▶ PASSAGE SHOWN
--- START ---
Taibl Eyeing Winter Return
By SARA RITTLEMEYER
On June 15, Mary Washington junior Ryan Taibl chased a ball trickling toward the opposing 18-yard line during a summer league game. The other team’s keeper was after the same ball. But when Taibl planted his foot to strike the ball, his lower right shin was slammed by the keeper’s left knee.
“I flipped over him,” Taibl said. “And I knew something was injured. I hoped it was just a small ankle injury, but I wouldn’t be so lucky.” Taibl, a business major at UMW, went into shock initially after the injury.
“The gross part was I looked down and saw the bottom of my cleat,” Taibl said. Before an ambulance reached the soccer field, trainers checked for further severity. “That’s when it started to hurt, a lot,” Taibl said.
Taibl’s tibia was broken in two places broke and his fibula in one. On June 16, Taibl went into surgery to insert a 10 inch titanium rod, including four pins, two in his knee and two in his ankle.
The surgery was only scheduled to be two hours long. It turned out to be a four and a half hours because doctors were unaware that there was a 5 centimeter long piece of Taibl’s tibia that had to be removed.
Now, Taibl must go to the athletic trainer at Mary Washington three times a week where he is rehabbing his ankle and knee. He works on strengthening exercises as well as an intense amount of stretching.
Unable to even begin jogging until Sept. 15, Taibl’s season was over before preseason even began. He is red shirting and is forced to watch the team play while he is sidelined with boot and crutches close by.
“Its good to be part of the team because some of my best friends are a part of the team, and I live with all of them,” Taibl said. “It sucks not being able to play but it makes me look forward to next year and it pushes me to recover faster.”
Last season, Taibl was the Eagles’ leading scorer, with 10 goals, two of which were game-winners, and three assists. He was also named the 2007 All-South Region men’s soccer team by D3Kicks.com as well as being named to the National Soccer Coaches Association’s all-region team.
“Oh no,” was men’s soccer coach Roy Gordon’s first thought when he found out Taibl was injured.
“Ryan was our leading goal getter last year and a catalyst for much of what we were able to accomplish offensively in 2007,” Gordon said. “ I worried about how we would replace him.”
Gordon decided to meet the new season with a fresh new mindset.
“We started the season without having him on the field so, in many ways, it was like what we go through every year when we have to replace graduating seniors who have had an impact on the team,” Gordon said.
Coach Gordon was not the only one who received the bad news this summer and began to worry about the future season.
“Going into the year we needed someone else to step up since we lost our leading goal scorer,” said junior goalkeeper Emmett Rutkowski.
The Eagles re-worked their offense to fill the role left behind by Taibl from the previous season. Gordon’s new tactics highlight the strengths of other key players on the team.
“Last season, we may have ultimately relied on him so much that if he were stymied by the opponent on a given day, we struggled,” Gordon said. “What we are doing now is much more balanced so that when Ryan returns next season, my hope is that he can be even more effective because we will have developed other ways to be successful and teams will not be able to key on him so much.”
Taibl’s support system, including teammates, family and friends, would be incomplete with out the support from his mother, whom he is extremely close to.
“Obviously, I am very upset that Ryan is injured,” said Sandy Hoppe, Taibl’s mother, “but I expect the team to still do well and I am still rooting for the boys.”
Taibl has a long road to recovery ahead of him.
“The ultimate test that will show that I can play again is if I can jump up and down on one foot,” Taibl said.
Doctors hope to clear him to begin sprinting and making cutting movements by Dec. 15. “I should be able to start playing hard about a month after that,” Taibl said. “So by mid-January I should be back on the field, and I can’t wait.”
--- END ---
▶ WORK INSTRUCTIONS
• a. Answer these questions using the article on Ryan Taibl's injury:
(i) How long was Taibl's surgery originally scheduled to last?
(ii) How many goals did Taibl score last season?
(iii) By what date do doctors hope to clear Taibl to begin sprinting and making cutting movements?
• b. Translate this sentence from the Taibl article into Spanish: "Gordon decided to meet the new season with a fresh new mindset."

[Stored data]
--- START ---
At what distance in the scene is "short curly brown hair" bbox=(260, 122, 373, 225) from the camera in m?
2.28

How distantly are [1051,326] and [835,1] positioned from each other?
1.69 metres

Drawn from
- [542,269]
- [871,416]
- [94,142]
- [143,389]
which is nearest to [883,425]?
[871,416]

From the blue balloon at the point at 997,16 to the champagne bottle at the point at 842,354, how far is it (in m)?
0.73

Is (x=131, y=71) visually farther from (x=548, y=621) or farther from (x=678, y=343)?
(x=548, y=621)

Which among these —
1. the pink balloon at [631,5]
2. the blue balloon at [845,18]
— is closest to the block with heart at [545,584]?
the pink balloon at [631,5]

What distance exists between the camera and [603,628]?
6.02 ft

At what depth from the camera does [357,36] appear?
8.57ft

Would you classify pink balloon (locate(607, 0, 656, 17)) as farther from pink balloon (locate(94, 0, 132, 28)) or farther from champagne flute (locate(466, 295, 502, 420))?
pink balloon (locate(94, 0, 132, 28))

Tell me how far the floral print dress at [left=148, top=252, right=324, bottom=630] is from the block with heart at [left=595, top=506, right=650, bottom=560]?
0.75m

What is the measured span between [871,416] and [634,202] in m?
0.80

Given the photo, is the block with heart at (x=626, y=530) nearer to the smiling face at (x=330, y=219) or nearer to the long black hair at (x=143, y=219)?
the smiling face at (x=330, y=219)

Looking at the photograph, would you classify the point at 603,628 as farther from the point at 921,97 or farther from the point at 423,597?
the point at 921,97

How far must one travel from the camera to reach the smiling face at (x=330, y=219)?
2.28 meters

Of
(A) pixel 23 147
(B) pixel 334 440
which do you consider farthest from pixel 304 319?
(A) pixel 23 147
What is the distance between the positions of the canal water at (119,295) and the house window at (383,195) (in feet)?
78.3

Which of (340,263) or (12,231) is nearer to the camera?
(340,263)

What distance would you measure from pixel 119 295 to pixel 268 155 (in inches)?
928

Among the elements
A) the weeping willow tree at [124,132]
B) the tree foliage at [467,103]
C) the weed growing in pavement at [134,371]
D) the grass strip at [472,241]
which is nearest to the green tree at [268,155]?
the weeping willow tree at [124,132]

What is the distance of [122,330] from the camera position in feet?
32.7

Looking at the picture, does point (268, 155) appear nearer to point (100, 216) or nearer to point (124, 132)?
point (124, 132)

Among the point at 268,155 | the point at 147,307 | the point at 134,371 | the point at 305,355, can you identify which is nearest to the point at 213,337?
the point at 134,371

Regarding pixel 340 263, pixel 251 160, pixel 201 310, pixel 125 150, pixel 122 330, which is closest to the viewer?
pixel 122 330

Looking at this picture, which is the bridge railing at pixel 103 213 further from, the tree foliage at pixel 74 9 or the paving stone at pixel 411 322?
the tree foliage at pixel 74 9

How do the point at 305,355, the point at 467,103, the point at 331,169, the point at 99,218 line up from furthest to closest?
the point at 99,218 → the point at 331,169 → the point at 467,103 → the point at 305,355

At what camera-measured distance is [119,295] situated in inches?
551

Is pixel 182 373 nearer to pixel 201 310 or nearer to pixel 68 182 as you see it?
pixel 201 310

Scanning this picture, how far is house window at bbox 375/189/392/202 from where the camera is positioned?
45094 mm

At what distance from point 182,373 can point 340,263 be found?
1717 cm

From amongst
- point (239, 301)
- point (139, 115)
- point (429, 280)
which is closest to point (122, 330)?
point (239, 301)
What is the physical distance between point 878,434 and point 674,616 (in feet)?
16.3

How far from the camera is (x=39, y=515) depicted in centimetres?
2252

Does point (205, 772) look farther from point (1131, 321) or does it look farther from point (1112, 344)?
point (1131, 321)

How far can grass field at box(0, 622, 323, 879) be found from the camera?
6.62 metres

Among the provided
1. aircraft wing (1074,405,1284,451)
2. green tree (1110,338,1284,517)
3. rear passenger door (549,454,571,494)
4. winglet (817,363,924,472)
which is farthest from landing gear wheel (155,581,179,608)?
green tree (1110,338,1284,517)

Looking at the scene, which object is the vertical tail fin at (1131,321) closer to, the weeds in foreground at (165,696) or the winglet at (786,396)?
--- END ---
▶ ANSWERS TO THE TASKS
• a.
(i) Two hours
(ii) 10
(iii) Dec. 15

• b. Gordon decidió afrontar la nueva temporada con una mentalidad nueva y renovada.